“If philosophy is about how we see humans, societies the universe and also how we would like them to be, science is just about how they are. One could even say that philosophy collects opinions about facts, when science collects facts about opinions. However, we definitely need also opinions. The opinions that are presented by philosophy can help us to decide what we need to do with the facts that are presented by science.”
-Jaakko J. Wallenius in Being Human -blog(2012)
"I am, therefore I think." I know that that is not what René Descartes said, but the exact opposite of it. However, he did know next to nothing about how the human brain and cognition do really work.

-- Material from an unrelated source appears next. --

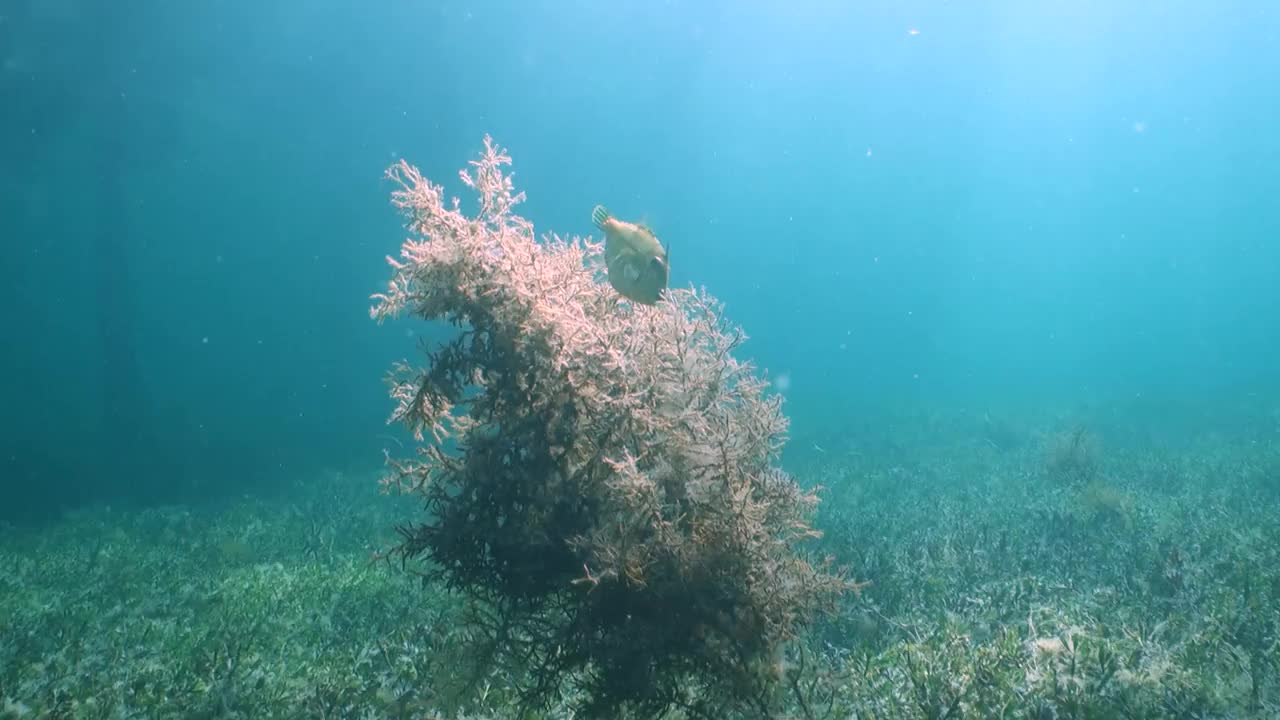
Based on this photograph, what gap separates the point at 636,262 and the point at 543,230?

If cognition is just brain activity and cognition does produce the brain activity that is sometimes labeled as "mind", there is no need to talk about other things than brain-activity and all other ideas are just empty talk.

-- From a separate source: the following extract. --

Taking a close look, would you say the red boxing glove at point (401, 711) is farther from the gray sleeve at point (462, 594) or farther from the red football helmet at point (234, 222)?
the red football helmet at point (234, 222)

I know that there might still be "considerable philosophical debate" over many issues that science has solved a long time ago. This all too often because theists do never give an inch. They just stick to their guns and bring up the old philosophers who did theorize about things on which they had no real data available on their time.
However, now we know so many things better than before. On many things we need not to theorize anymore, but we can have real knowledge. That is true most of all on issues that concern things like human cognition and "mind". However, the old philosophical "theories" are still kept alive, often by people who need them to support their ideology.
Some people really seem to think that there are "philosophical issues" that can be totally removed from the reality. Often they label people who disagree with them "science-believers". This label is given to people who think that philosophy needs to address issues that really are known to exist.
What Descartes did think or did not think about human cognition or "mind" is just not very relevant anymore. We know with extreme certainty that he just did not know what he was talking about when he wrote about the relationship between mind and brain.
Of course, one can take philosophy as a form of crosswords. Then it is not really important how things that are debated relate to the things that we know with great certainty. The level of knowledge concerning the workings of the human brain and cognition was simply just laughable at the time of Descartes. What he uttered based on that knowledge is of historical interest only.
Of course, there are especially Christians who just love to cling to these old ideas that all to often stem from the time of ignorance. They see that can protect their pet ideology with these outdated ideas. However, I just hope that serious followers of philosophy would not fall into that trap anymore.
We just have masses of information concerning that Descartes simply did not have. It is also hardly likely that he would write anything similar is he would be alive today and would have the knowledge that we have now.
After we die, we do live in the memories of others and in our works and deeds that have left their mark in the world. However, there is not a single shred of evidence that any part of consciousness would be left behind after a human’s brain stops working. Brain-activity creates the 'mind', and when there is no brain-activity there is no ' mind'.
The sentence "I am, therefore I think." in the beginning of this piece is from a piece by Michael Shermer that was published in Scientific American. In conclusion, he wrote;
“No one denies that consciousness is a hard problem. But before we reify consciousness to the level of an independent agency capable of creating its own reality, let's give the hypotheses we do have for how brains create mind more time. Because we know for a fact that measurable consciousness dies when the brain dies, until proved otherwise, the default hypothesis must be that brains cause consciousness. I am, therefore I think.”